Prompt:
What you return should be every line below, word for word, and none of the images.

*** Exercise data Section Begins ***

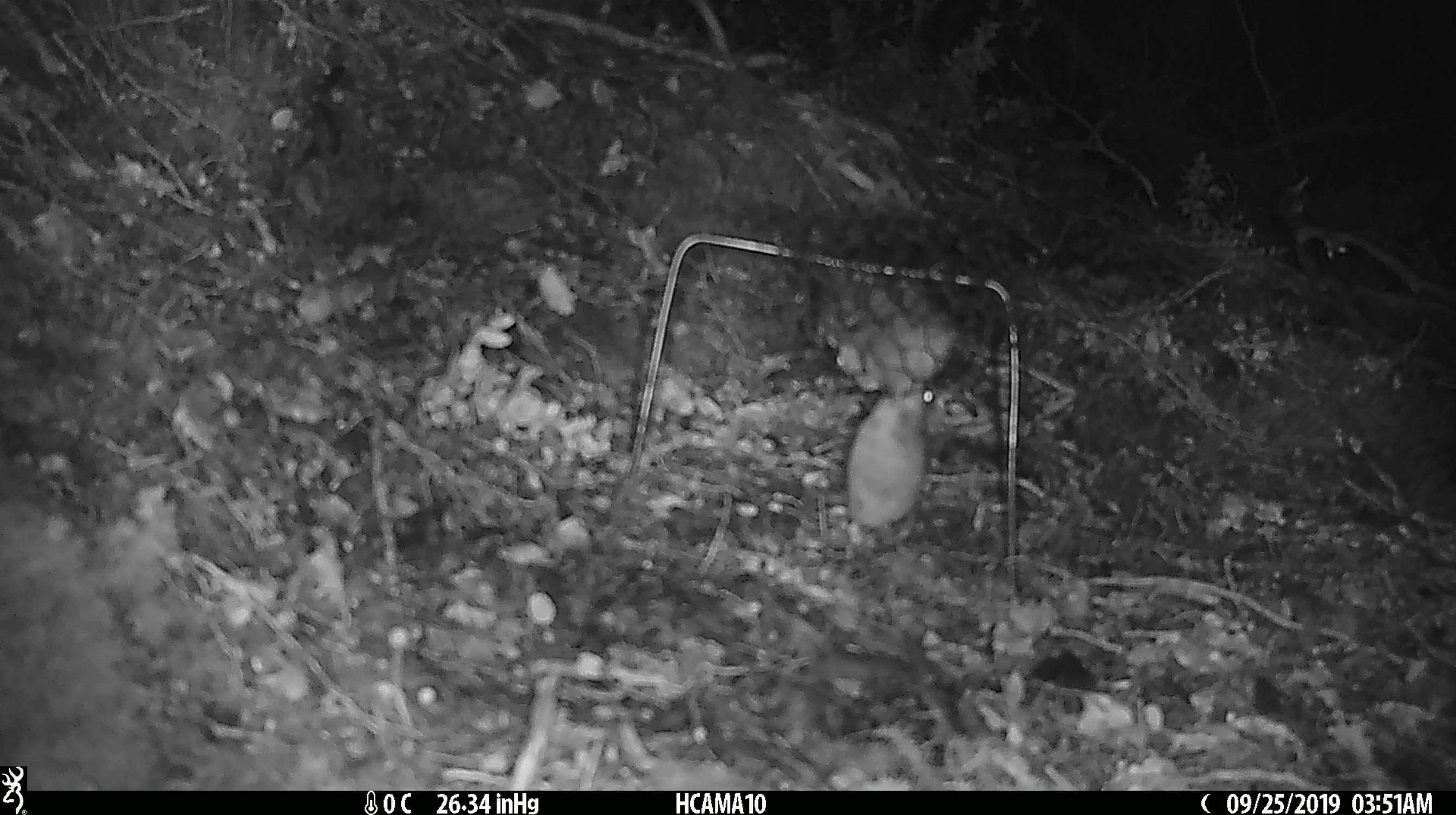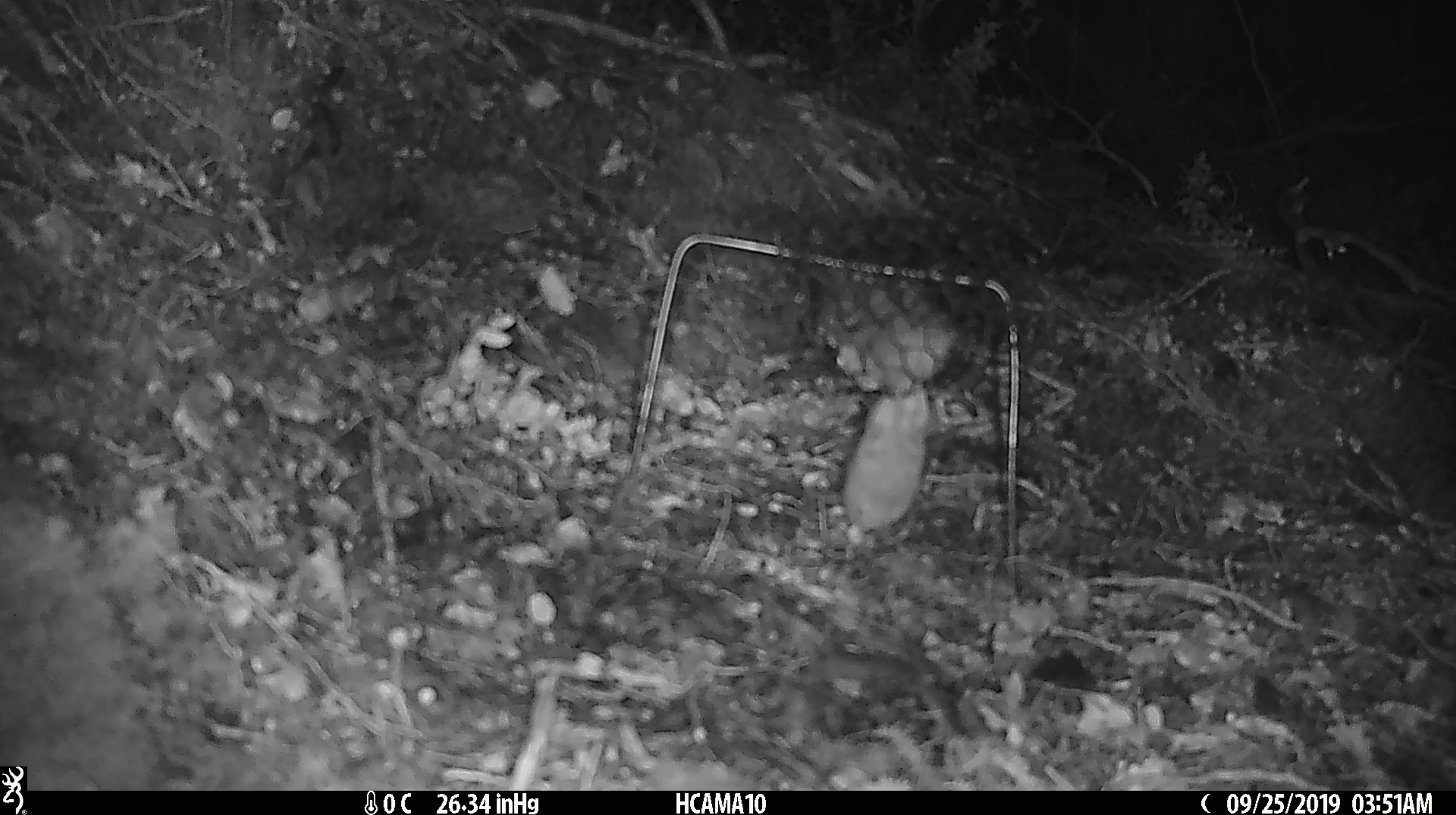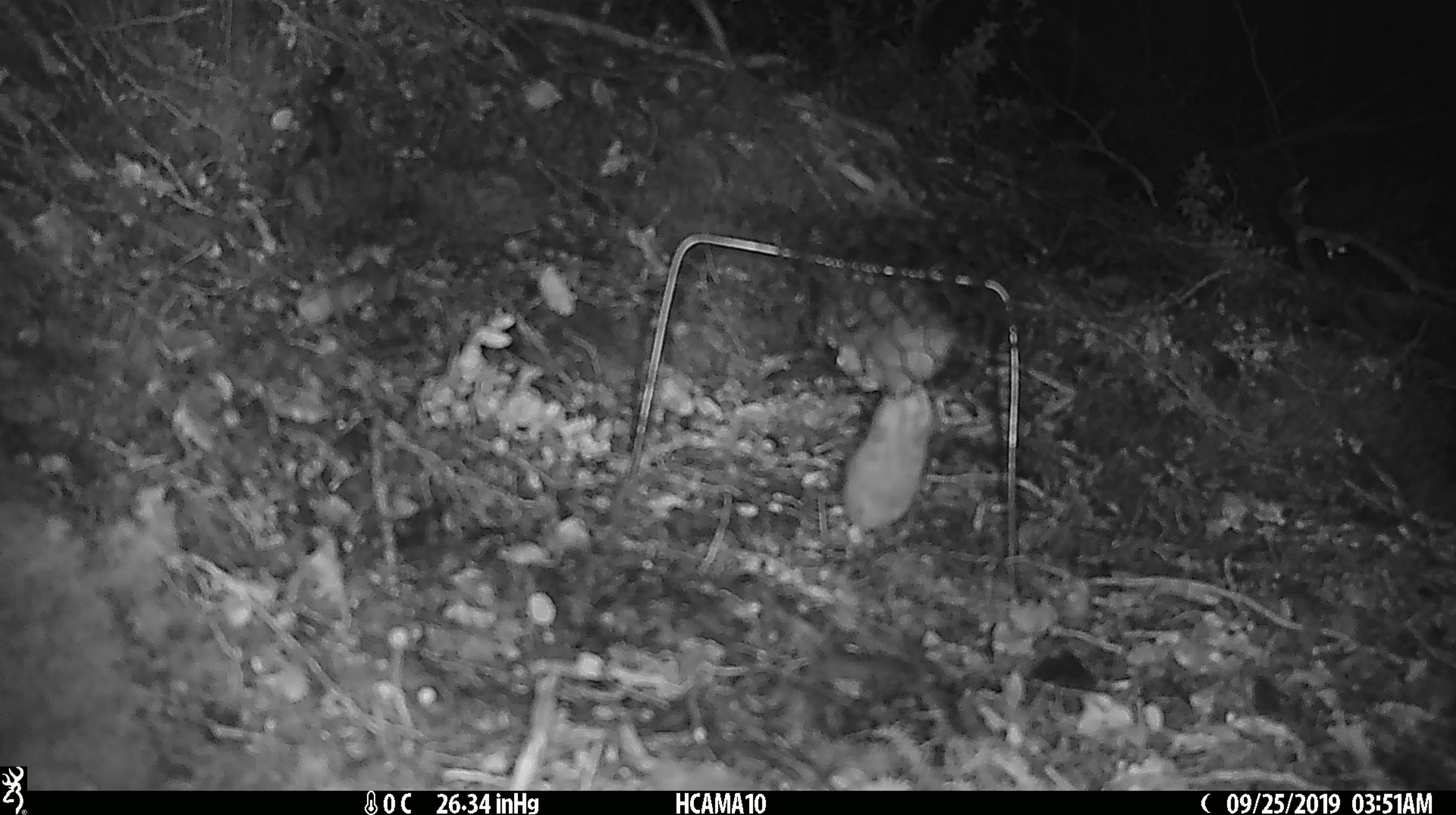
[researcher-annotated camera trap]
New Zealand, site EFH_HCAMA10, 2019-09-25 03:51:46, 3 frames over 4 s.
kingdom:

*** Exercise data Section Ends ***

Task response:
[researcher-annotated camera trap]
New Zealand, site EFH_HCAMA10, 2019-09-25 03:51:46, 3 frames over 4 s.
kingdom:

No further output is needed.